[WORK REQUEST]: Copy exactly the lines of the records below, and only those lines, beginning with the line that contains "annotated bounding boxes, frame 1" and ending with the line that contains "Standing vote fraction: 45%.".
*** PROVIDED DATA Section Begins ***
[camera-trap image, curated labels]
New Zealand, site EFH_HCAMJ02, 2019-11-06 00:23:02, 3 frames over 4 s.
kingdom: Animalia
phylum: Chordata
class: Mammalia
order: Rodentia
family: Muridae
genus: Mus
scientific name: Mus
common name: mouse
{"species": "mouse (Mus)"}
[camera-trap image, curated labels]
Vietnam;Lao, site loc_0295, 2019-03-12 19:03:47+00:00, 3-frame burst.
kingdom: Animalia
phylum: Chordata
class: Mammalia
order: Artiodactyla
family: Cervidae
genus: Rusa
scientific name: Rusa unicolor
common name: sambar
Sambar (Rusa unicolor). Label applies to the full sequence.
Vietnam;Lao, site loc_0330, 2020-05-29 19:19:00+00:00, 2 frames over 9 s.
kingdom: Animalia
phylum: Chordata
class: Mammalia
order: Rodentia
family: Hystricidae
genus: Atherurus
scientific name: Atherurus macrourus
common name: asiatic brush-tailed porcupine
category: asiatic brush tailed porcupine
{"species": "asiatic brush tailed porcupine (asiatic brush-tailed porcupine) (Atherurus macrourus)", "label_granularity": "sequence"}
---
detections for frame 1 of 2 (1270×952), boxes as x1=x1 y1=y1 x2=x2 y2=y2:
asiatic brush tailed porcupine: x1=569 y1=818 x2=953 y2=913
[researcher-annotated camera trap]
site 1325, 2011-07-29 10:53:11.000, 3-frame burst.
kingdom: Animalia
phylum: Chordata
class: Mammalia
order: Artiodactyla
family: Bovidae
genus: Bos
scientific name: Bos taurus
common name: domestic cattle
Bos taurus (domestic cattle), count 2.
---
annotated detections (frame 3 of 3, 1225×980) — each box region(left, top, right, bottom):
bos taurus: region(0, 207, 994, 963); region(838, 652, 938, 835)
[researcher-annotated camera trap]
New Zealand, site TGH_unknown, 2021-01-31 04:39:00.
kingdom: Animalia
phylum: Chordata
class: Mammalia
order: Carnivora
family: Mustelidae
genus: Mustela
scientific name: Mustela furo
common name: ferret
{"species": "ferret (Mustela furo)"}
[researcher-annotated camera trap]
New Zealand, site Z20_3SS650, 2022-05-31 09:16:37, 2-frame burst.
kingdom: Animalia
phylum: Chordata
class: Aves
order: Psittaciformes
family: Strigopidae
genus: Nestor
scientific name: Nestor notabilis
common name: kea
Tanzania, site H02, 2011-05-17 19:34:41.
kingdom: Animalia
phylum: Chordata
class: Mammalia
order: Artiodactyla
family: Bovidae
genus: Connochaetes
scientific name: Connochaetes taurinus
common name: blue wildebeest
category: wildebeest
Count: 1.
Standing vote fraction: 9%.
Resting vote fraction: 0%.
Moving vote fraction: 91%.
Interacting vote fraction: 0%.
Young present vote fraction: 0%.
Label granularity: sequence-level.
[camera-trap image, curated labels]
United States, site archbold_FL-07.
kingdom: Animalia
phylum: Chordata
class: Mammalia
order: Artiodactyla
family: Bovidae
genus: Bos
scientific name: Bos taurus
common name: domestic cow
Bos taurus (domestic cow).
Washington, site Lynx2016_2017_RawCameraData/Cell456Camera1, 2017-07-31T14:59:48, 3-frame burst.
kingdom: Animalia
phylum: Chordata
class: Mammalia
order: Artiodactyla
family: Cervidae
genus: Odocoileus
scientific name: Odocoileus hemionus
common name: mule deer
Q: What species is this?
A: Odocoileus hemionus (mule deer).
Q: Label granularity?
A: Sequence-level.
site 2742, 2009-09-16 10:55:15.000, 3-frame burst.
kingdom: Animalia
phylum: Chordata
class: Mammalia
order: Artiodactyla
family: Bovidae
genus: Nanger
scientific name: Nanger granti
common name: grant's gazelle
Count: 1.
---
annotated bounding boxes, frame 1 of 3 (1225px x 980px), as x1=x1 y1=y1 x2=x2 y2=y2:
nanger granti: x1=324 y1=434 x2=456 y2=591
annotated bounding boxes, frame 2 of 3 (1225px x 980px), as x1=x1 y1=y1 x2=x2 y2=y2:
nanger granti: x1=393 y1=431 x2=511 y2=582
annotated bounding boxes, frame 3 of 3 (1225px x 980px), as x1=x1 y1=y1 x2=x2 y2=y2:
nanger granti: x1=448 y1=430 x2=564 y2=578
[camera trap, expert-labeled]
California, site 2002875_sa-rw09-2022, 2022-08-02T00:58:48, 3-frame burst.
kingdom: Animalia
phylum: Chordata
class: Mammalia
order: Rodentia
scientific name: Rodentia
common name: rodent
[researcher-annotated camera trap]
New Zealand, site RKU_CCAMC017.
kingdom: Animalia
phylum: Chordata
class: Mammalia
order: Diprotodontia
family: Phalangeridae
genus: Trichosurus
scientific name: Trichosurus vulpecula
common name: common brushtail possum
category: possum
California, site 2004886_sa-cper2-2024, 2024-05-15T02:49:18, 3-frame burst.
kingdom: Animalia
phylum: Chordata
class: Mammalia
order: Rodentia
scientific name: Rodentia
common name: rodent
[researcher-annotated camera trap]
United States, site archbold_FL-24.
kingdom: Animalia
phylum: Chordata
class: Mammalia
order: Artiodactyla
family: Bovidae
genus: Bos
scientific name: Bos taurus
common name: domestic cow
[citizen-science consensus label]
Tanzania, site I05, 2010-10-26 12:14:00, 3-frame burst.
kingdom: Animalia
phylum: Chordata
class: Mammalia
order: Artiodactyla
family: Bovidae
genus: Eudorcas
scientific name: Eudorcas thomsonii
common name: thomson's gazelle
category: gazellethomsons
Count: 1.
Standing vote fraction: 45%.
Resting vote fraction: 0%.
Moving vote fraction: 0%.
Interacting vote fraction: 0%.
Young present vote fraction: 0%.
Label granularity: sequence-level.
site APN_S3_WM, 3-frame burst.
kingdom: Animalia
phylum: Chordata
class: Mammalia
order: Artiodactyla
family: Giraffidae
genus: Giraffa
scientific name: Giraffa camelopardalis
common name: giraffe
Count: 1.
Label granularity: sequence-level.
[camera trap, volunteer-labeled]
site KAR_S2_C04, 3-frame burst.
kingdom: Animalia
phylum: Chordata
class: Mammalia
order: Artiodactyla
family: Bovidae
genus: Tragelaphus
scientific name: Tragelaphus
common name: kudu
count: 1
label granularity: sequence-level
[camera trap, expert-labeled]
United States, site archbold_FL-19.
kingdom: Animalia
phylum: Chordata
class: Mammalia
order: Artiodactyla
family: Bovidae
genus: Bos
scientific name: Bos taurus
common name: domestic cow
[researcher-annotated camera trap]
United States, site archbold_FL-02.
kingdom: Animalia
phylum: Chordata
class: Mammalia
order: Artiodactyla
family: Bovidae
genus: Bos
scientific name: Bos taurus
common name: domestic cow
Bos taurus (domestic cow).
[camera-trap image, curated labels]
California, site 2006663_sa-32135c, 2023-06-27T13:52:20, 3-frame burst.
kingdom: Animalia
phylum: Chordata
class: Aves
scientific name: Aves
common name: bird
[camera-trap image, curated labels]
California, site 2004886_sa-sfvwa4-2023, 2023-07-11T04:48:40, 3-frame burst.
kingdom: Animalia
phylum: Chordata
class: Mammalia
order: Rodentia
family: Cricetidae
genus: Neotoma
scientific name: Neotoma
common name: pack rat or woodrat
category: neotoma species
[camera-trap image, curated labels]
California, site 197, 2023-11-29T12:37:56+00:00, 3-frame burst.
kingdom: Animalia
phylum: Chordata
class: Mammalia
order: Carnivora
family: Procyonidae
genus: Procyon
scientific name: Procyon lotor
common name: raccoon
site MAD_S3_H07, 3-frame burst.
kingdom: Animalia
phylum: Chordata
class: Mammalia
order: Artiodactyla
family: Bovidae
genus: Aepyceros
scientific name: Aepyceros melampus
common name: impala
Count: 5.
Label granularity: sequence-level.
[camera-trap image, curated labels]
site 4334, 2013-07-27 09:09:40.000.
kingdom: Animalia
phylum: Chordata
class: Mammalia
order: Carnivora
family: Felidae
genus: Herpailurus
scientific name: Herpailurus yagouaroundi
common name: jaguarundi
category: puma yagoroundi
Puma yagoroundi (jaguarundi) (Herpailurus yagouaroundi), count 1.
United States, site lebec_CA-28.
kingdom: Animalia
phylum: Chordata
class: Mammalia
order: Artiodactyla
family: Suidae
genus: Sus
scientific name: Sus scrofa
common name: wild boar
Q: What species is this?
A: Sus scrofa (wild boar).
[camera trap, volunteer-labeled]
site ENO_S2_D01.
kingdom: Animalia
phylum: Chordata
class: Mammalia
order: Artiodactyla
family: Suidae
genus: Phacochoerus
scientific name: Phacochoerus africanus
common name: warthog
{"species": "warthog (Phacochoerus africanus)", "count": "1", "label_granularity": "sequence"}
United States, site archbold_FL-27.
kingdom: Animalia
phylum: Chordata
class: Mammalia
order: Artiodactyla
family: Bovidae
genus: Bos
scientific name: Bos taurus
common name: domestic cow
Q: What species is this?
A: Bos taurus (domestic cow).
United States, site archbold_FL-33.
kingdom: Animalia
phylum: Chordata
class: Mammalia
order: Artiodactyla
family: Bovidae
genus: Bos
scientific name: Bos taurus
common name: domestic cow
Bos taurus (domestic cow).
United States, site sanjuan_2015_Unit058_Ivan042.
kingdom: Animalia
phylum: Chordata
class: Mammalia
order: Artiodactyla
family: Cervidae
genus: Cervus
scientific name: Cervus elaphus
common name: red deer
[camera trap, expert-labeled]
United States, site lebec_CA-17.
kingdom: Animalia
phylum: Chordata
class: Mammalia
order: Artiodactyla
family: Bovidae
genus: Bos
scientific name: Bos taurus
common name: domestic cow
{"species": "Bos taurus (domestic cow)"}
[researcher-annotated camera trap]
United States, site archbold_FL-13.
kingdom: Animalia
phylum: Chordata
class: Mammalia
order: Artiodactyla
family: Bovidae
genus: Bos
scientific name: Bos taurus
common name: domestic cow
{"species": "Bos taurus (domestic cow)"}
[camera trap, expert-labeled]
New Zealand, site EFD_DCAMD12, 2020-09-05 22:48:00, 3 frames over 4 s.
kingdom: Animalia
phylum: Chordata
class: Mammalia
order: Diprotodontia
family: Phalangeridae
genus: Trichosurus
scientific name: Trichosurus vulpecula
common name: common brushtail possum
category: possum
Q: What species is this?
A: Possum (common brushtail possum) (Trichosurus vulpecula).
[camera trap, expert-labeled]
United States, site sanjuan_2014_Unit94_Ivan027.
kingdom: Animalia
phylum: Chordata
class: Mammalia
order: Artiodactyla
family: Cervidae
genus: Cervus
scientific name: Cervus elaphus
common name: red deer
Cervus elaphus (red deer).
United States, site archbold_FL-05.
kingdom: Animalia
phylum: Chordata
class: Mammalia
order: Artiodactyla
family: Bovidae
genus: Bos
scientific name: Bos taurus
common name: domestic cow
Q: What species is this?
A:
*** PROVIDED DATA Section Ends ***
[SOLUTION FOR THIS TASK]:
annotated bounding boxes, frame 1 of 3 (1225px x 980px), as x1=x1 y1=y1 x2=x2 y2=y2:
nanger granti: x1=324 y1=434 x2=456 y2=591
annotated bounding boxes, frame 2 of 3 (1225px x 980px), as x1=x1 y1=y1 x2=x2 y2=y2:
nanger granti: x1=393 y1=431 x2=511 y2=582
annotated bounding boxes, frame 3 of 3 (1225px x 980px), as x1=x1 y1=y1 x2=x2 y2=y2:
nanger granti: x1=448 y1=430 x2=564 y2=578
[camera trap, expert-labeled]
California, site 2002875_sa-rw09-2022, 2022-08-02T00:58:48, 3-frame burst.
kingdom: Animalia
phylum: Chordata
class: Mammalia
order: Rodentia
scientific name: Rodentia
common name: rodent
[researcher-annotated camera trap]
New Zealand, site RKU_CCAMC017.
kingdom: Animalia
phylum: Chordata
class: Mammalia
order: Diprotodontia
family: Phalangeridae
genus: Trichosurus
scientific name: Trichosurus vulpecula
common name: common brushtail possum
category: possum
California, site 2004886_sa-cper2-2024, 2024-05-15T02:49:18, 3-frame burst.
kingdom: Animalia
phylum: Chordata
class: Mammalia
order: Rodentia
scientific name: Rodentia
common name: rodent
[researcher-annotated camera trap]
United States, site archbold_FL-24.
kingdom: Animalia
phylum: Chordata
class: Mammalia
order: Artiodactyla
family: Bovidae
genus: Bos
scientific name: Bos taurus
common name: domestic cow
[citizen-science consensus label]
Tanzania, site I05, 2010-10-26 12:14:00, 3-frame burst.
kingdom: Animalia
phylum: Chordata
class: Mammalia
order: Artiodactyla
family: Bovidae
genus: Eudorcas
scientific name: Eudorcas thomsonii
common name: thomson's gazelle
category: gazellethomsons
Count: 1.
Standing vote fraction: 45%.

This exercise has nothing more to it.